In a personal reflection titled “A Personal Reflection on Service, Sacrifice, and Unfounded Attacks,” Ribadu said his position is rooted in research and operational analysis, not personal ties.

“I have never met General Buratai. My engagement with his career has been through after-action reports, strategy papers, and timelines of battles,” he wrote. “The suggestion that he collaborated with the very terrorists he fought is not just illogical — it insults the reality of that war.”

Ribadu noted that Buratai led the Nigerian Army at the height of the Boko Haram and ISWAP insurgency, overseeing major counterterrorism operations, territorial recoveries and the neutralisation of several high-profile commanders. He argued that none of the country’s investigative institutions — the EFCC, DSS or financial-intelligence agencies — have produced evidence to support the latest claims.

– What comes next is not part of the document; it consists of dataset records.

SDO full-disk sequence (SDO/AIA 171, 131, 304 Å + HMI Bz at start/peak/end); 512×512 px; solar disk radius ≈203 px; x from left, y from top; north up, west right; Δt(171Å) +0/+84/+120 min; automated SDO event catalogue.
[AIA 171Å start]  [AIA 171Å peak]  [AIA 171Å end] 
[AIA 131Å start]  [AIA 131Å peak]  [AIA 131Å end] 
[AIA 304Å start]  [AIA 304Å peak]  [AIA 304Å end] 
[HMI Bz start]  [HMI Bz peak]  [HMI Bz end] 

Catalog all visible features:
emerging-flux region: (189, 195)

He also questioned the credibility of media reports making the allegations, pointing to earlier instances in which state governments, including Plateau and Ekiti, publicly discredited stories published by the same platforms. “When an outlet repeatedly publishes claims that are later shown to be false, it loses the benefit of the doubt,” he said.

Ribadu suggested that Buratai’s firm decisions while in uniform may have unsettled entrenched interests who now seek to malign him. While encouraging robust scrutiny of Buratai’s strategies, he insisted such debates must be grounded in verifiable facts, not “character assassination.”

“In a sane society, we should be debating his legacy, not questioning his loyalty without evidence,” he stated, arguing that Buratai’s tenure remains a reference point for studying military leadership under severe national strain.

Calling the situation “tragic,” Ribadu criticised what he described as Nigeria’s pattern of targeting former public servants once they leave office, rather than conducting fair, evidence-driven assessments of their records.

“Beneath the uniform and headlines is a human being who served this country,” he said. “At the very least, that deserves fairness.”